Uber and Lyft are well-known companies in the ride sharing subsector, but there’s a new entrant, Cryder that has come up with the concept of ride sharing based on blockchain. Cryder intends to introduce ride sharing that give more benefits to drivers as well as place little demand or restrictions on them as a prerequisite to participate in the service.
The Cryder project shall be placing a lot of emphasis on marketing which the company blog announced shall be allocated 50 percent of the funds raised while 33 percent shall be used for the project development. This is ostensibly to bring their services into mainstream of an increasingly popular subsector. The Cryder project which would be launched in March 2018 was described as an autonomous decentralized platform for freelance taxi drivers. The CRT, the project token is the means of transactions and would be made available to users and intending users of the services during the ICO. Everything in the Cryder platform is Ethereum blockchain based and would run on the smart contract and CRT.
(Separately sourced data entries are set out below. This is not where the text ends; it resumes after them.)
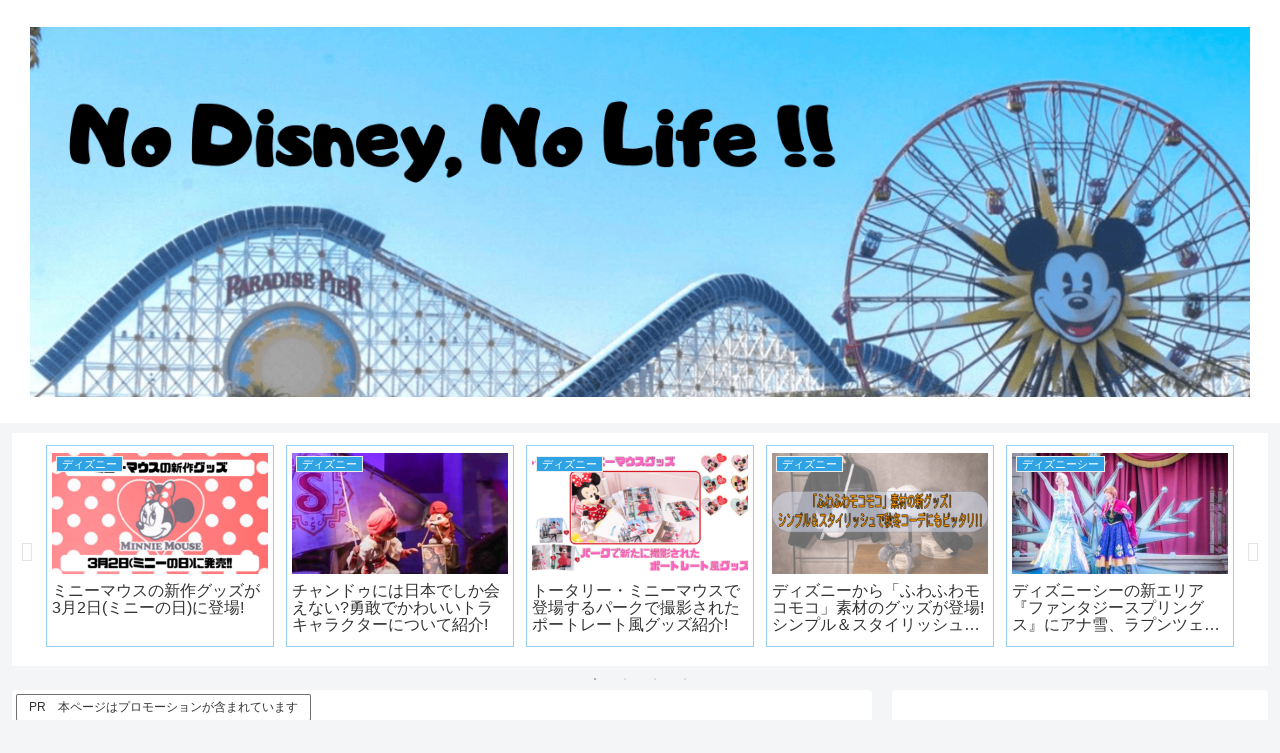

--- FILE ---
content_type: text/html; charset=utf-8
request_url: https://www.google.com/recaptcha/api2/aframe
body_size: 265
content:
<!DOCTYPE HTML><html><head><meta http-equiv="content-type" content="text/html; charset=UTF-8"></head><body><script nonce="taYKbcXnQcOYgafHTWbQTg">/** Anti-fraud and anti-abuse applications only. See google.com/recaptcha */ try{var clients={'sodar':'https://pagead2.googlesyndication.com/pagead/sodar?'};window.addEventListener("message",function(a){try{if(a.source===window.parent){var b=JSON.parse(a.data);var c=clients[b['id']];if(c){var d=document.createElement('img');d.src=c+b['params']+'&rc='+(localStorage.getItem("rc::a")?sessionStorage.getItem("rc::b"):"");window.document.body.appendChild(d);sessionStorage.setItem("rc::e",parseInt(sessionStorage.getItem("rc::e")||0)+1);localStorage.setItem("rc::h",'1768496567280');}}}catch(b){}});window.parent.postMessage("_grecaptcha_ready", "*");}catch(b){}</script></body></html>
There has been a criticism of the Cryder concepts as being skewed to favor drivers in a bid to make the contract attractive to them at the expense of security which analysts say is a critical factor to in a ride sharing business based on reports and experiences of older companies such as Uber. That Cryder has pushed the need for anonymity higher by creating a token comparable to Monero could make it attractive to users with nefarious intent. The CRT emphasizes stealth with its reliance on what is known as the whisper protocol that conceals personal information such as credit card details thereby making users of the service virtually ‘untraceable’.
This might not be a strength, as experience has shown with established ride sharing services that it might be necessary to track and trace a taxi or occupants should something go wrong. This may require a level of centralization to accomplish, giving users of the service a layer of security.
A ride sharing service based on the blockchain sure has its benefits, considering that Uber was hacked some time ago. Nevertheless, a company whose emphasis seems to be on driver benefit may not be exactly what the Industry needs. The Cryder ICO seems to do just that. There is a near hype of driver benefits to the extent of objecting the 50 percent revenue sharing formula of Uber and Lyft. The highlight was Cryder 80 percent sharing the formula with incentives all of which are driver focused.
What Cryder seems to have done is imitate what Uber and Lyft have already accomplished but with emphasis on driver benefit and availability while deemphasizing security while introducing decentralization of the services using blockchain. These are features that Uber and Lyft can implement without loss of core values beneficial to drivers and riders. Entry of Cryder as a service provider in the industry might just cause the established businesses to do just that.